## GIVEN TEXT:
________________

As preachers of the Gospel and leaders of the Catholic community, you are also called to participate in the exchange of ideas in the public square, helping to shape cultural attitudes. In a context where free speech is valued, and where vigorous and honest debate is encouraged, yours is a respected voice that has much to offer to the discussion of the pressing social and moral questions of the day. By ensuring that the Gospel is clearly heard, you not only form the people of your own community, but in view of the global reach of mass communication, you help to spread the message of Christian hope throughout the world.

Clearly, the Church’s influence on public debate takes place on many different levels. In the United States, as elsewhere, there is much current and proposed legislation that gives cause for concern from the point of view of morality, and the Catholic community, under your guidance, needs to offer a clear and united witness on such matters. Even more important, though, is the gradual opening of the minds and hearts of the wider community to moral truth. Here much remains to be done. Crucial in this regard is the role of the lay faithful to act as a “leaven” in society. Yet it cannot be assumed that all Catholic citizens think in harmony with the Church’s teaching on today’s key ethical questions. Once again, it falls to you to ensure that the moral formation provided at every level of ecclesial life reflects the authentic teaching of the Gospel of life.
YOU THINK THE BISHOPS would have figured all that out by now. And, by almost any measure, little of what the pope said needed to be done is being done -- at least effectively -- by the American Church. That is clear from the statistical data of the recent Pew Forum on Religion and Public Life, and it is clear to anyone who has toiled in the rocky fields of religious education or youth ministry.

You think a pope would have been content to stick to generalities and a review of the bright side of life. But he didn't.

Somebody had to say it. And, if you consider the speech and the context, you might conclude that the pope said a lot, indeed.

Can't wait to see what else Benedict has to say this week.

________________

## DATA:
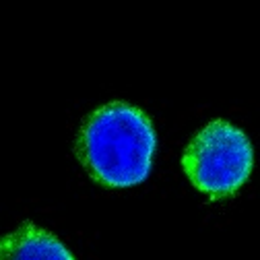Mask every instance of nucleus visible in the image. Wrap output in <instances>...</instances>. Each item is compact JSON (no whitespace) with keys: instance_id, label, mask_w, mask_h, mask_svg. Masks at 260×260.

________________

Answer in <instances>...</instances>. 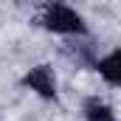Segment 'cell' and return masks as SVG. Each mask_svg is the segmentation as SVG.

________________

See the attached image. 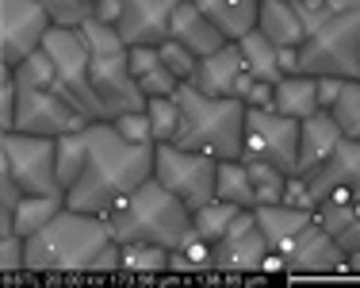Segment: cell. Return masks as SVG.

________________

## TASKS TO COMPLETE:
#1 Quote each phrase in the commentary on the pope's address that contains the word "clear" or "clearly."
#2 Answer from the commentary on the pope's address:
(a) Whose statistical data does the writer cite?
(b) What role does the address give the lay faithful in society?
(c) Who does the writer say has more to say this week?
Nothing in the listing is needed here.

## ANSWERS FOR THIS EXERCISE:
#1
- "the Gospel is clearly heard"
- "Clearly, the Church's influence on public debate"
- "a clear and united witness"
- "That is clear from the statistical data"
- "it is clear to anyone who has toiled"

#2
(a) The recent Pew Forum on Religion and Public Life.
(b) To act as a "leaven" in society.
(c) Benedict.